• PAGE EXTRACT
::::
Fortunately, there are faster methods to perform nearest neighbor look up if we are willing to spend some time preprocessing the training set. __`scikit-learn`__ has __fast implementations of two useful nearest neighbor data structures: the _ball tree_ and the _k-d tree___. 

### Ball tree

A tree implementation of the training set. Traversing through a tree is computationaly more efficient.
First the training set must be converted to a tree, this initial cost is fractional and will be paid back in every search.

In [None]:
from sklearn.neighbors import BallTree

In [None]:
## Build nearest neighbor structure on training data
t_before = time.time()
ball_tree = BallTree(train_data)
t_after = time.time()

In [None]:
## Compute training time
t_training = t_after - t_before
print("Time to build data structure (seconds): ", t_training)

In [None]:
## Get nearest neighbor predictions on testing data
t_before = time.time()
test_neighbors = np.squeeze(ball_tree.query(test_data, k=1, return_distance=False))
ball_tree_predictions = train_labels[test_neighbors]
t_after = time.time()

In [None]:
## Compute testing time
t_testing = t_after - t_before
print("Time to classify test set (seconds): ", t_testing)

In [None]:
## Verify that the predictions are the same
print("Ball tree produces same predictions as above? ", np.array_equal(test_predictions, ball_tree_predictions))

### KDTree

In [None]:
from sklearn.neighbors import KDTree

In [None]:
## Build nearest neighbor structure on training data
t_before = time.time()
kd_tree = KDTree(train_data)
t_after = time.time()

In [None]:
## Compute training time
t_training = t_after - t_before
print("Time to build data structure (seconds): ", t_training)

In [None]:
## Get nearest neighbor predictions on testing data
t_before = time.time()
test_neighbors = np.squeeze(kd_tree.query(test_data, k=1, return_distance=False))
kd_tree_predictions = train_labels[test_neighbors]
t_after = time.time()

In [None]:
## Compute testing time
t_testing = t_after - t_before
print("Time to classify test set (seconds): ", t_testing)

In [None]:
## Verify that the predictions are the same
print("KD tree produces same predictions as above? ", np.array_equal(test_predictions, kd_tree_predictions))
::::
• RAW DATA
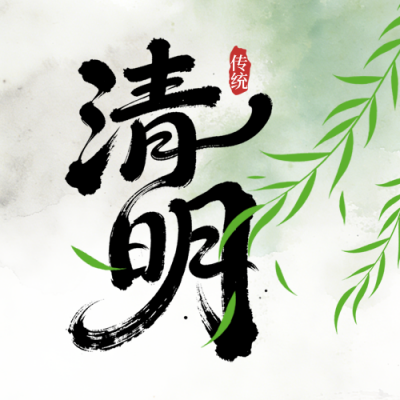 清明节水墨插画风筝宣传公众号次图 模板ID：778809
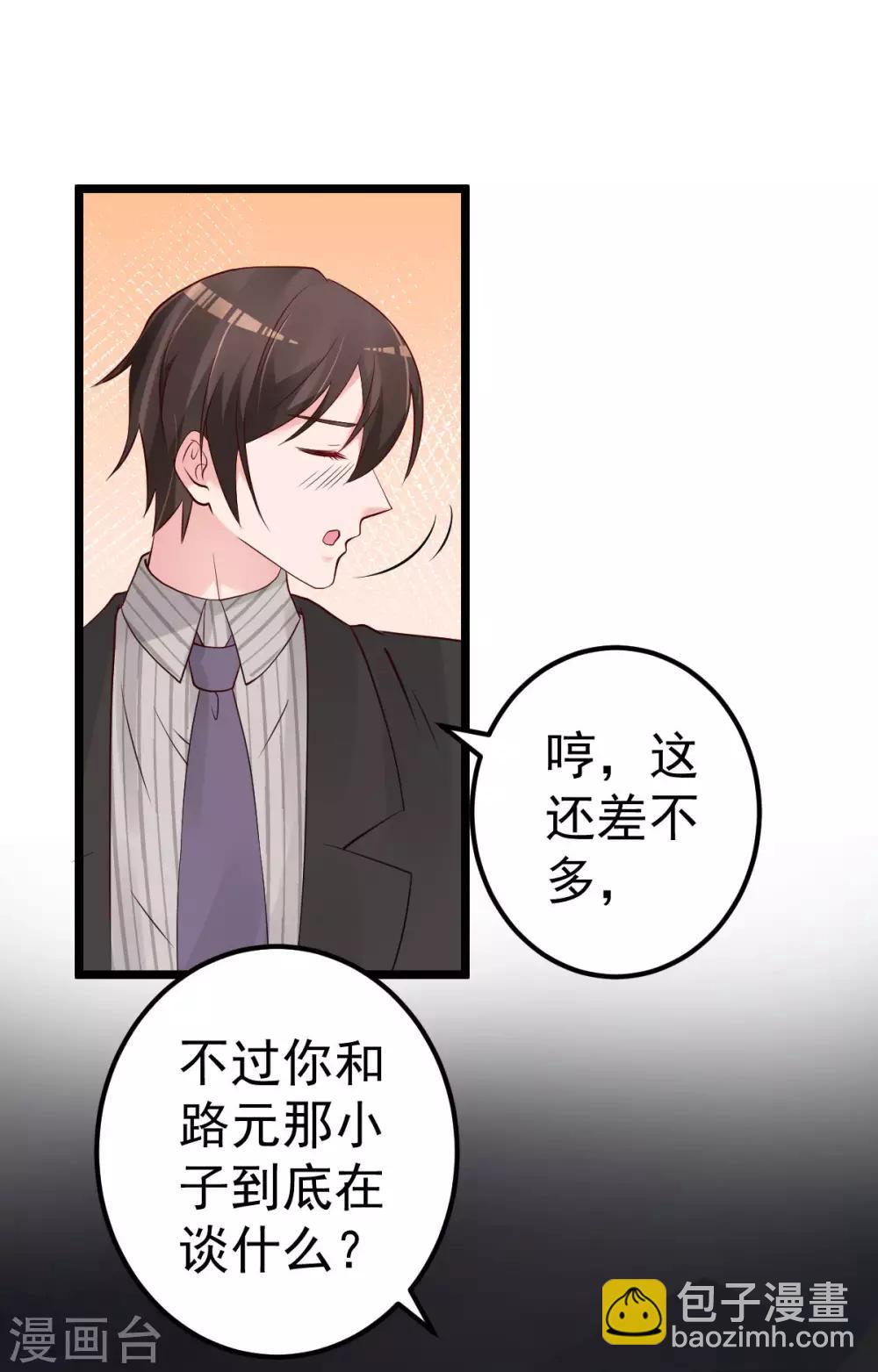 第65话 恋爱的酸臭味13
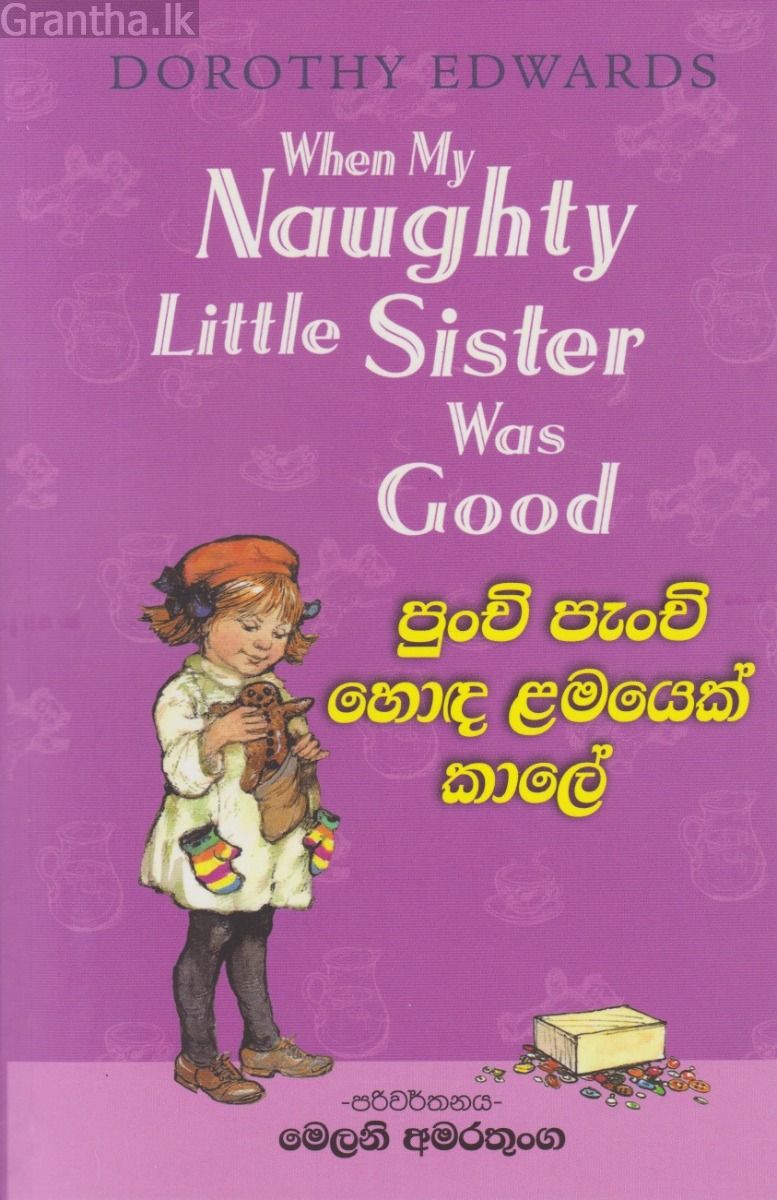පුංචි පැංචි හොඳ ළමයෙක් කාලේ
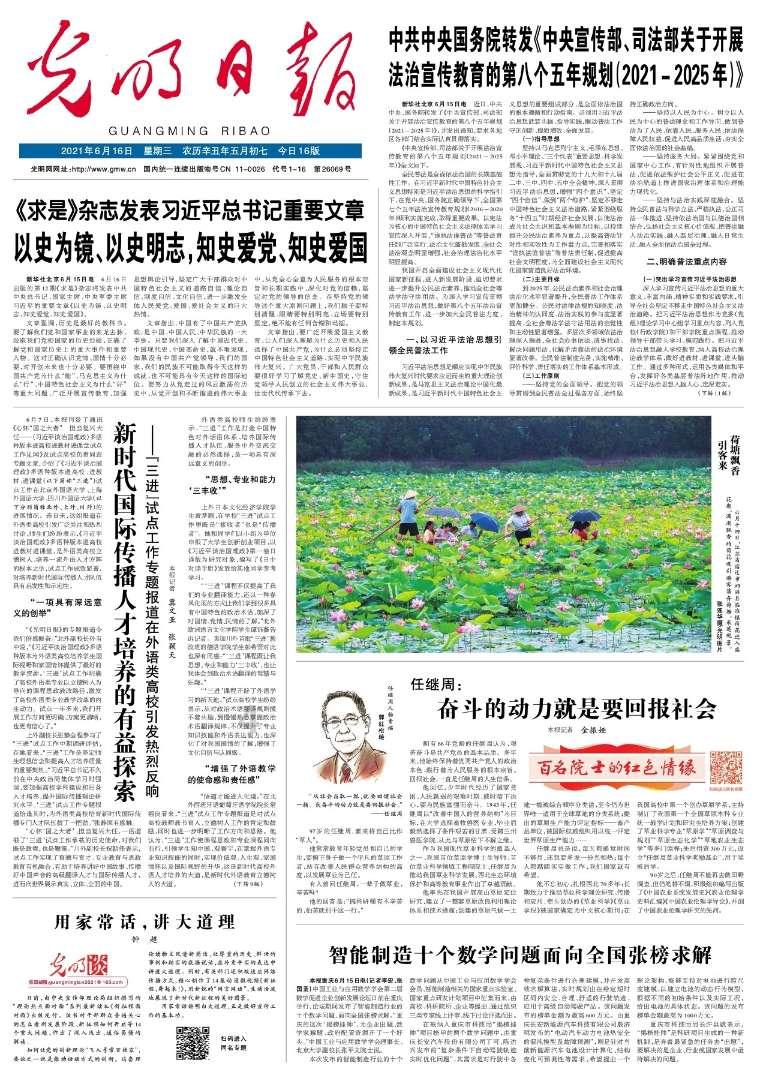 拯救巧虎2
::::
• WHAT YOU WILL DO
Edit the nearest neighbor text above between "A tree implementation" and "in every search.", inclusive, putting "training data" wherever "training set" appears.

• WRITTEN ANSWER
A tree implementation of the training data. Traversing through a tree is computationaly more efficient.
First the training data must be converted to a tree, this initial cost is fractional and will be paid back in every search.